<<<<

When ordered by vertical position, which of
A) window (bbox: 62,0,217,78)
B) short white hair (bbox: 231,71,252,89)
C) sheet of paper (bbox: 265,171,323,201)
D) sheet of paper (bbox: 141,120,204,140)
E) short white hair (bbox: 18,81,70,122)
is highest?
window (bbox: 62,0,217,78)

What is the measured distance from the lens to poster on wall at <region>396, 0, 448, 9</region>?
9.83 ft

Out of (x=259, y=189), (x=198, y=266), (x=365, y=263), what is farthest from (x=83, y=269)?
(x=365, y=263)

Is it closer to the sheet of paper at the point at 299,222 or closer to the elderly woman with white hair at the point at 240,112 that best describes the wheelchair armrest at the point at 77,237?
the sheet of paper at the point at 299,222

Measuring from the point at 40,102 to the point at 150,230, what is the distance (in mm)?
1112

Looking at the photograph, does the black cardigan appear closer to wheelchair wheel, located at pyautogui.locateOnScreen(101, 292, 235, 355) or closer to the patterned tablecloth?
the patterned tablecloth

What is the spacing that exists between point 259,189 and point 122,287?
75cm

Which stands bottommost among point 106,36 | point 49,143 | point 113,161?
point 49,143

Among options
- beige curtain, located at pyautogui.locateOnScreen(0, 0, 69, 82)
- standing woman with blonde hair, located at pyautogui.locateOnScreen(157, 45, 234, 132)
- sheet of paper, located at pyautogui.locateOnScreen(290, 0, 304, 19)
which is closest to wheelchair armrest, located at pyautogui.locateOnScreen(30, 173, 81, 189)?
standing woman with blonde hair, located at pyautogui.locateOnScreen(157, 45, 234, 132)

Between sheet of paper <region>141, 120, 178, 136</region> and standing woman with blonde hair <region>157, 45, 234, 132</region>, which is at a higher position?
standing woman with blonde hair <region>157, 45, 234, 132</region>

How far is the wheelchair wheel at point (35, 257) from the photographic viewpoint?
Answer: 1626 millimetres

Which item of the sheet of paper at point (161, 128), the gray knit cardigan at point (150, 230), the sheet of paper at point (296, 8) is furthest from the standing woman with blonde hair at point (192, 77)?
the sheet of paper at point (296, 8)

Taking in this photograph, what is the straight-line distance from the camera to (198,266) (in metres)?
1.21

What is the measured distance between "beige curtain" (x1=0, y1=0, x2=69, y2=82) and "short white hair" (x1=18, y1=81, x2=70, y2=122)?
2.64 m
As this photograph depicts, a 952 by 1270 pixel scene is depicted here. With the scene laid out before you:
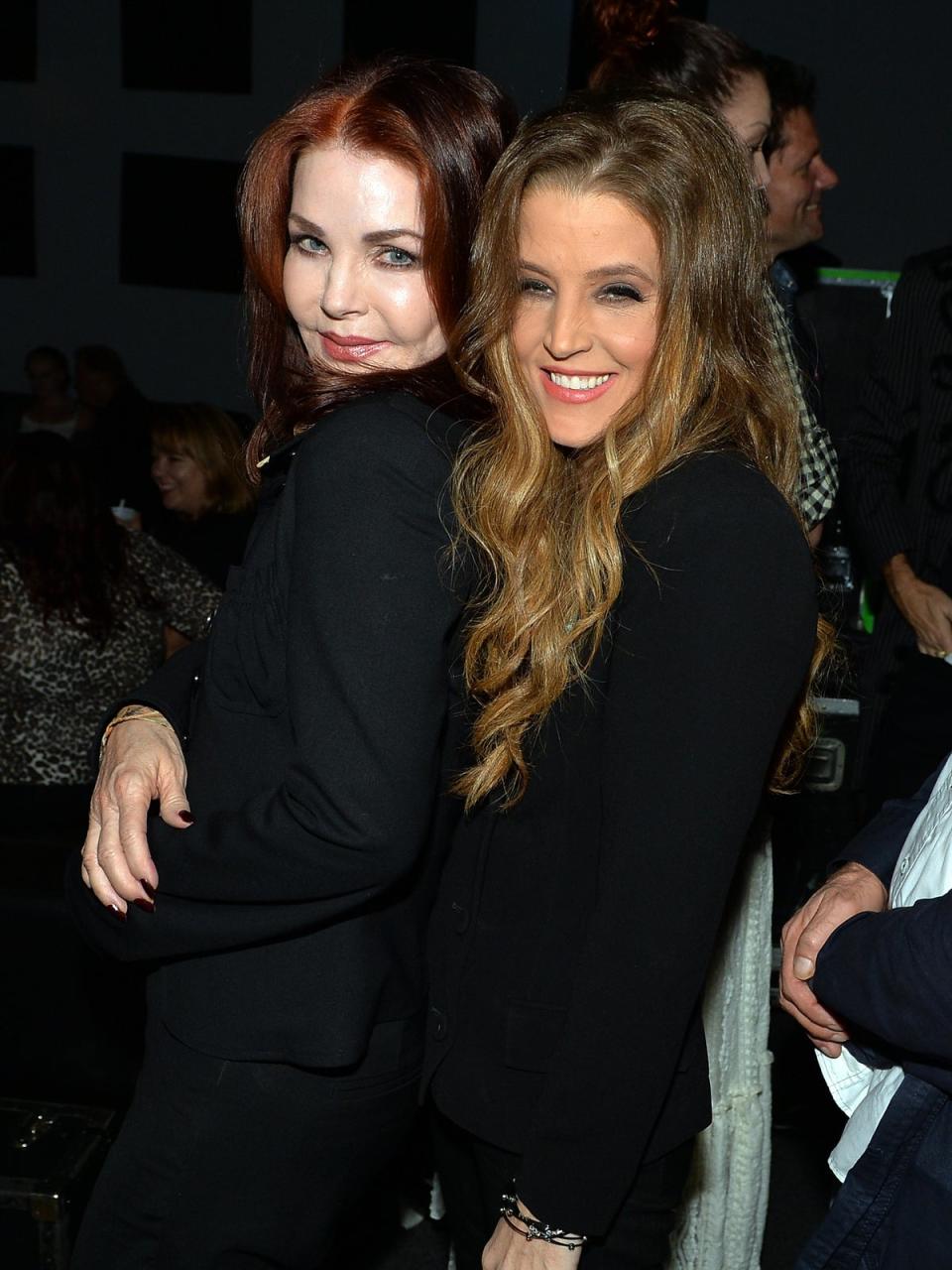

>>>>

◆ REQUIREMENT ◆
Show each line of the records above that contains the string "bbox".

◆ TASK SOLUTION ◆
A) window (bbox: 62,0,217,78)
B) short white hair (bbox: 231,71,252,89)
C) sheet of paper (bbox: 265,171,323,201)
D) sheet of paper (bbox: 141,120,204,140)
E) short white hair (bbox: 18,81,70,122)
window (bbox: 62,0,217,78)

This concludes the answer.